Given that field, the sweep was a productive shot if Robin Uthappa could pull it off, and he did so three times in the space of five balls. One was off a bad ball, slipping down the leg side, but the other two were typical Sundar deliveries, shorter than a genuine sweeping length and finishing within the stumps. But the shortness helped Uthappa, allowing him, on a slow pitch, to adjust and almost pull the ball on one knee, up and over backward square leg.
Yuzvendra Chahal had figures of 3-0-16-2 when he began the 18th over of the Royals innings. Like most spinners, Chahal had four of his boundary fielders in front of the wicket, and the fifth out on the leg-side boundary for the sweep. Third man and backward point were inside the circle.

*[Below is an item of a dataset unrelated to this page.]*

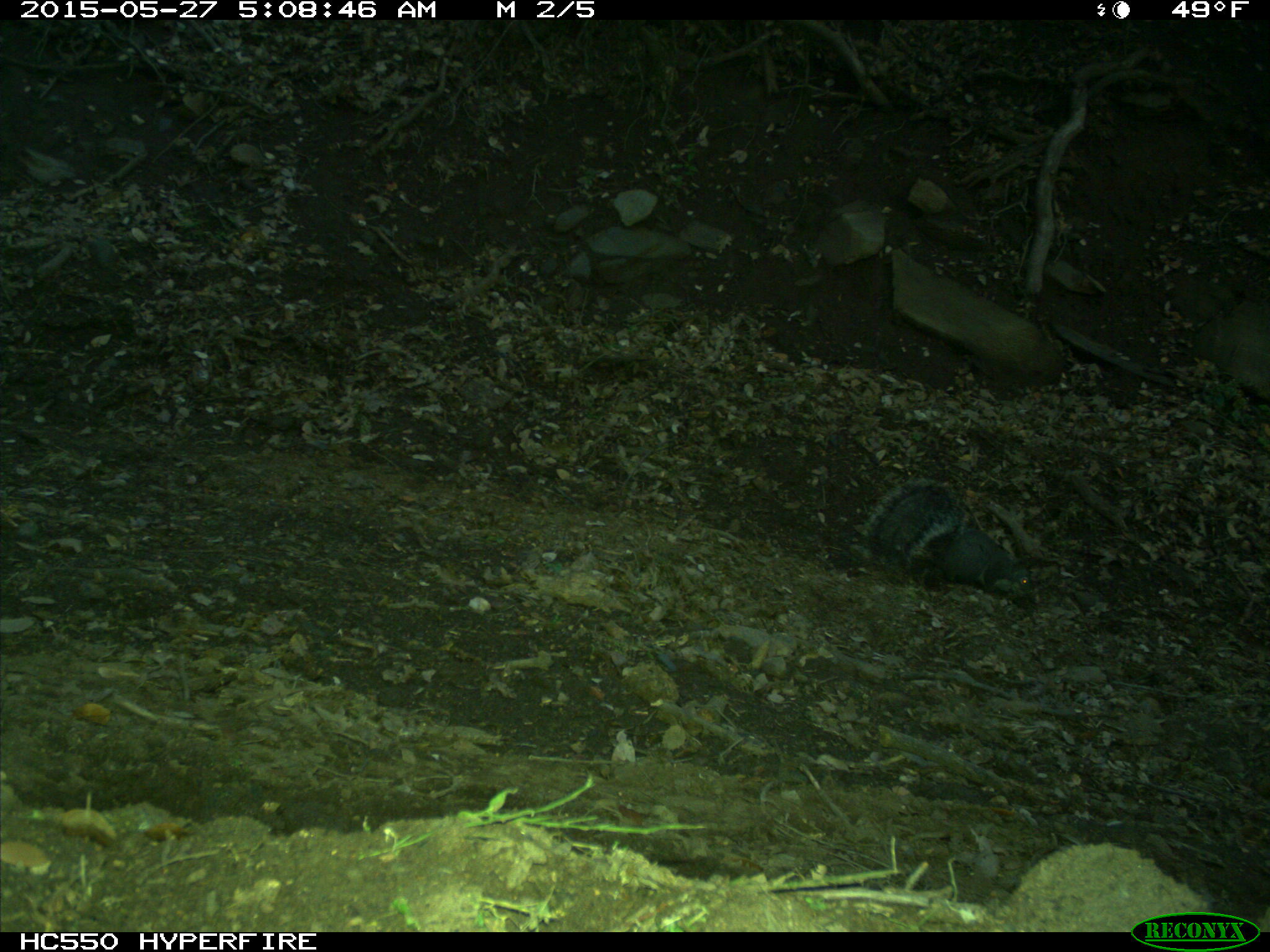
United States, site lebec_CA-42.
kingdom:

Spinners almost have to bowl with those two fielders in the ring, so if you're a right-hand batsman who can play the reverse-sweep, there's usually a big area you can target if you can pull it off.
Twice in the over, Steven Smith reverse-swept Chahal to that boundary. The first was off an off-stumpish ball, which landed on a length that allowed Smith to get under the ball and hit it over backward point. The second was more difficult; Chahal expected the shot from Smith and fired it full at leg stump. Somehow, Smith reverse-flicked it and beat backward point to his right.

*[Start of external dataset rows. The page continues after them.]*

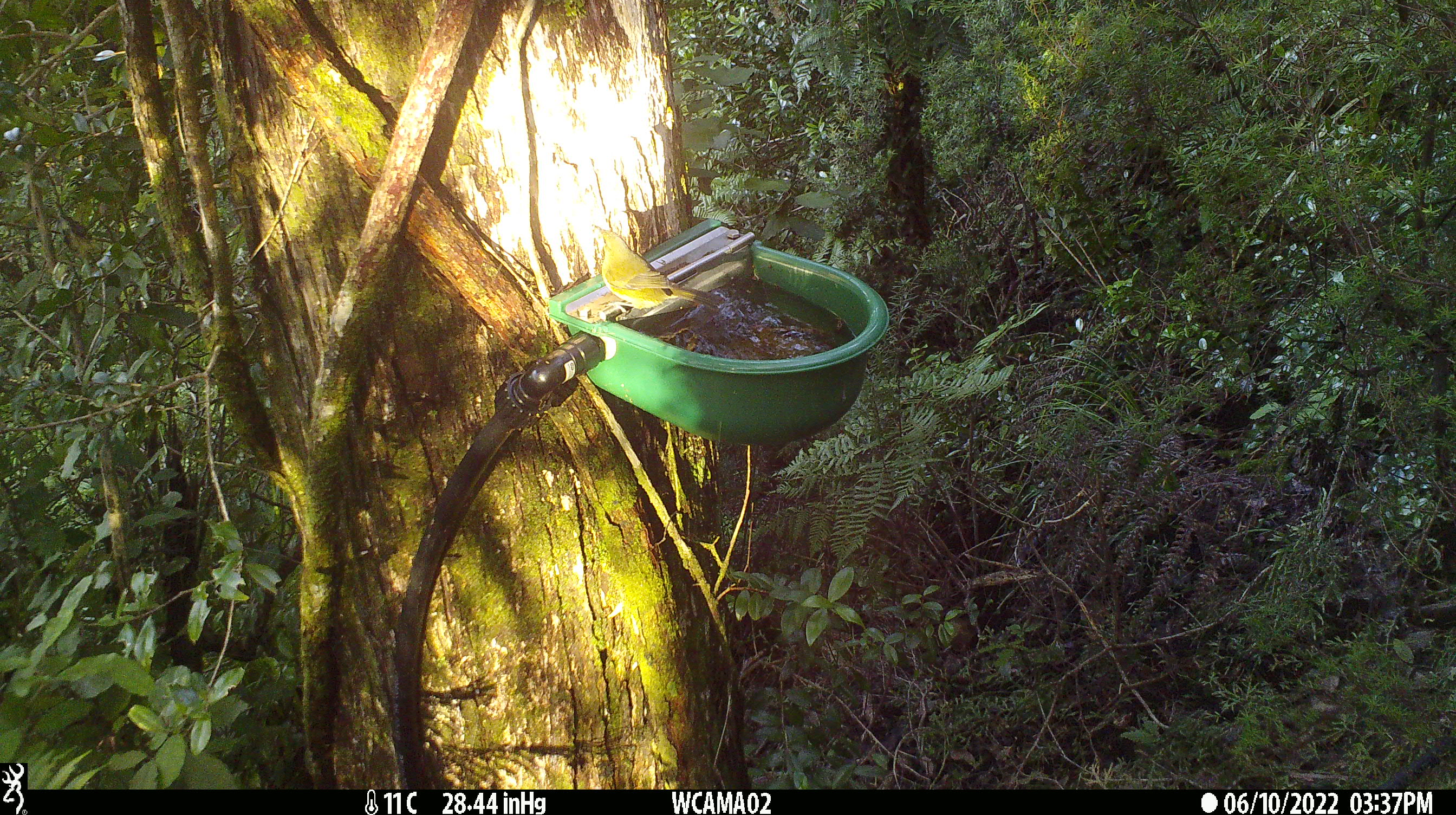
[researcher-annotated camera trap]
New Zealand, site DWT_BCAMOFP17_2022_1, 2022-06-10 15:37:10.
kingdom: Animalia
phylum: Chordata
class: Aves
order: Passeriformes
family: Meliphagidae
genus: Anthornis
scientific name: Anthornis melanura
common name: new zealand bellbird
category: bellbird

Through their innings, the myriad varieties of sweep - conventional, paddle, slog, reverse - brought the Royals batsmen 25 runs in 11 balls against the Royal Challengers Bangalore spinners, according to ESPNcricinfo's data. Their innings set a new record for the season in terms of most sweeps, of any variety, played against spin, and most runs off that shot. The Royals beat their own record, set during their previous meeting with the Royal Challengers.
The Royal Challengers' chase contained just two sweeps, even though they faced more overs of spin than the Royals batsmen. Virat Kohli isn't known to sweep much, and Devdutt Padikkal - new at this level of the game - didn't seem particularly proficient at that shot either. The lack of sweeps in their respective repertoires surely contributed to their struggles to find the boundary on a slow pitch - they only hit three fours and two sixes between them, in 69 balls - and the contrast between the two teams in this one aspect of the game could have proved decisive on another day. On this day, AB de Villiers arrived at the crease and tore up the script.

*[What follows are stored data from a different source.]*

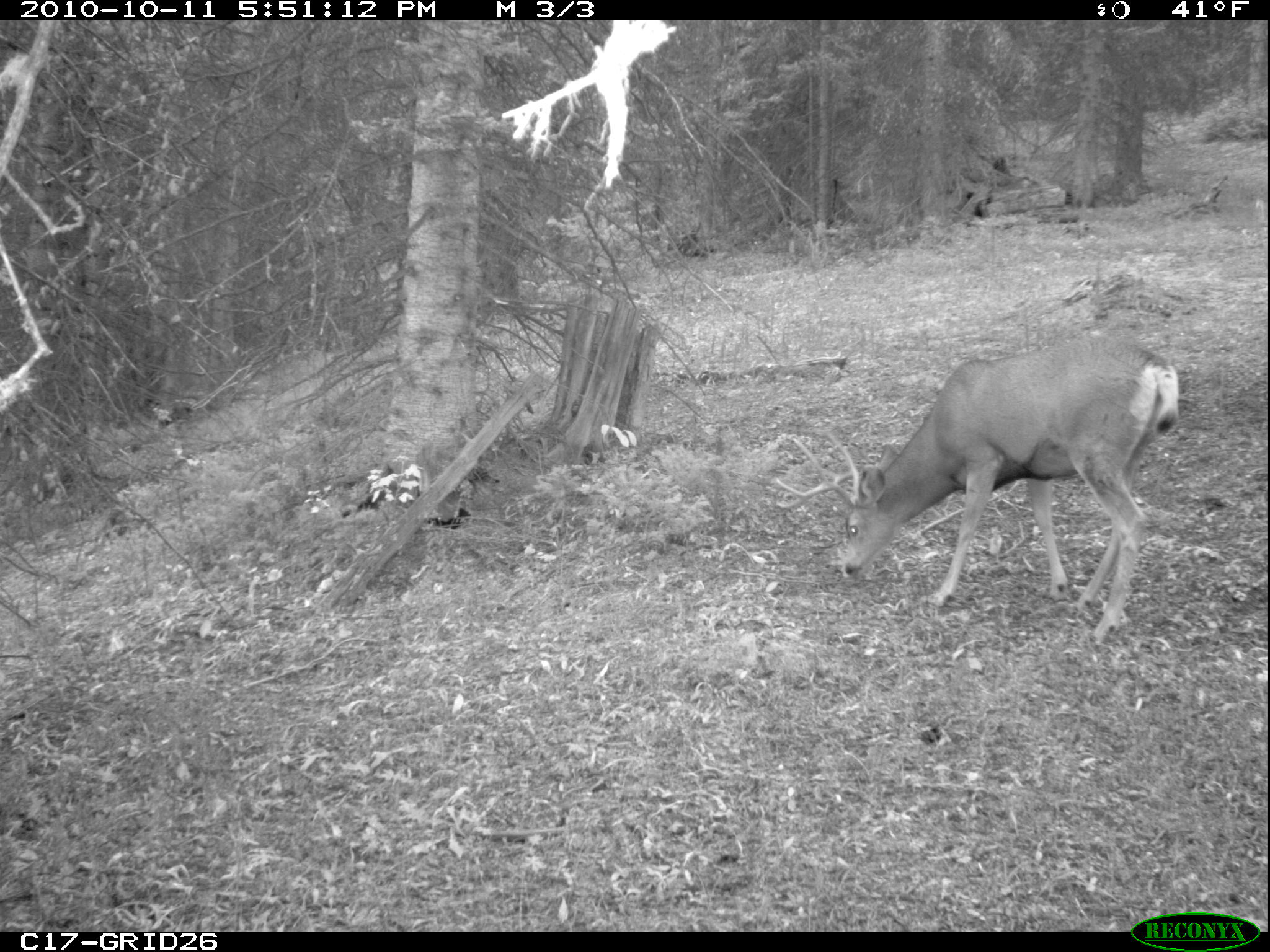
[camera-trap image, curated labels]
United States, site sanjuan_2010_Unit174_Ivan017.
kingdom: Animalia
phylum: Chordata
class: Mammalia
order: Artiodactyla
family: Cervidae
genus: Odocoileus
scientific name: Odocoileus hemionus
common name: mule deer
Odocoileus hemionus (mule deer).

But though it didn't bring them a win here, the Royals' use of the sweep and its variants was a useful reminder to every other team in the IPL that this shot exists and can be used most productively.
The pitches in the UAE, which provided pace onto the bat at the start of the tournament, are now slowing down. They'll only slow down further, and possibly start offering more turn too. Spinners might bowl an increasing proportion of overs as this happens, and hitting them down the ground might become more of a challenge. As all these processes unfold, the sweep might go on to become a hugely influential shot.